The Institute for Supply Management’s factory index probably decreased to 57.1 last month from 60.4 in April, according to the median forecast of economists before today’s report from the Tempe, Arizona, group. Figures greater than 50 signal expansion.

Break-Even Rate

The difference between yields on 10-year notes and Treasury Inflation Protected Securities, a gauge of trader expectations for consumer prices over the life of the debt known as the break-even rate, fell to 2.22 percentage points today, the narrowest since January.

The Fed plans to buy $6 billion to $8 billion of debt maturing from December 2016 to May 2018 today to support the economy under its $600 billion program of quantitative easing, which expires this month.

Futures contracts show that the likelihood of a Fed rate increase by March 2012 has dropped to 26 percent from 44 percent a month ago.

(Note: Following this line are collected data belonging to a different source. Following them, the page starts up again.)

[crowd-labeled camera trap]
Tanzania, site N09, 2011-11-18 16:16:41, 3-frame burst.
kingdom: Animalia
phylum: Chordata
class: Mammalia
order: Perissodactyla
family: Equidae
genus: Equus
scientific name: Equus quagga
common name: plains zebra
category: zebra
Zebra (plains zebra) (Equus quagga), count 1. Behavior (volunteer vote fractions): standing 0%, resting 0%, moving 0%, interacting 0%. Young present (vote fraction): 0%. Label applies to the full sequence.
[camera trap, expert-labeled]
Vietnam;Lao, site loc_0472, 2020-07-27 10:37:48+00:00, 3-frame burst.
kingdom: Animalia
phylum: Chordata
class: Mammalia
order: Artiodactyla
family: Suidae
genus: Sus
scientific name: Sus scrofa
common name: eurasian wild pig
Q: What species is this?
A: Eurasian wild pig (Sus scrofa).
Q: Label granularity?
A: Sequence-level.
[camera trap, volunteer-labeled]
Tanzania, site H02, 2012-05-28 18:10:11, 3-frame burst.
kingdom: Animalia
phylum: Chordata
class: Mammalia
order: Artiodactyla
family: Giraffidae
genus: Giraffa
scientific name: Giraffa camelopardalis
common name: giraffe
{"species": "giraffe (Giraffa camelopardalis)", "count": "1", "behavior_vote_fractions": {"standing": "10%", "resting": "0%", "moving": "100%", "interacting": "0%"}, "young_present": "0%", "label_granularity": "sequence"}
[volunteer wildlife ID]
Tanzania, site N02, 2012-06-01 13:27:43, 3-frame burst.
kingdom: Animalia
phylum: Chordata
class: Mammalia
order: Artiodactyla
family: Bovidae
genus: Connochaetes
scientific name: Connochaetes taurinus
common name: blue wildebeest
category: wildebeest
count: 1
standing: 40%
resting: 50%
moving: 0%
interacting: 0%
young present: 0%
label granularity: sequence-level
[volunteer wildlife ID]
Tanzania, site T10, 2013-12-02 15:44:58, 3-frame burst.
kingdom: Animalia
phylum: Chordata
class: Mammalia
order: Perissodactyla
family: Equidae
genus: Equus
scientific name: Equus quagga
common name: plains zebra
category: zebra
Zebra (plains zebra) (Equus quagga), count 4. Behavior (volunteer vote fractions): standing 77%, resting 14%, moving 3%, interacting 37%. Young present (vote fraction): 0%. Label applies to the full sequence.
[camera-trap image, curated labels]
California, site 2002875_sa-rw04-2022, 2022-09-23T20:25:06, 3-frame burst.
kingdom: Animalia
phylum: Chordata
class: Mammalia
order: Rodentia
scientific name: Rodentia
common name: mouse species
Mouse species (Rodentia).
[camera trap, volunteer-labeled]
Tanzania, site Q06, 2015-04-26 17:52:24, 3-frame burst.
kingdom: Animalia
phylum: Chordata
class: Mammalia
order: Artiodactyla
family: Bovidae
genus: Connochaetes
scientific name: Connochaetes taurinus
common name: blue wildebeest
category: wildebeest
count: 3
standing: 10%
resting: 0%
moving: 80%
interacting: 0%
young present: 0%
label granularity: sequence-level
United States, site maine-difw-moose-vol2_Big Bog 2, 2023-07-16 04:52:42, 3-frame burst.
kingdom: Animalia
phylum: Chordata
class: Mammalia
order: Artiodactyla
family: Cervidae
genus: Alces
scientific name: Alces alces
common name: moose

The central bank has kept its target for overnight lending in a range of zero to 0.25 percent since December 2008.

Deutsche Bank AG, a primary dealer, said the end of the central bank’s bond-buying program may send stocks lower, maintaining demand for Treasuries.

“The risks are tilted towards a decline in equities,” analysts including Peter Hooper, Torsten Slok, Joseph Lavorgna, and Carl Riccadonna wrote in a report yesterday. “This argues for the Fed staying on hold and long rates staying low.”

Treasury gains will still give way to losses later this year, according to economists’ estimates. Yields will advance to 3.82 percent by Dec. 31, according to the average forecast in a Bloomberg News survey of banks and securities companies, with the most recent forecasts given the heaviest weightings.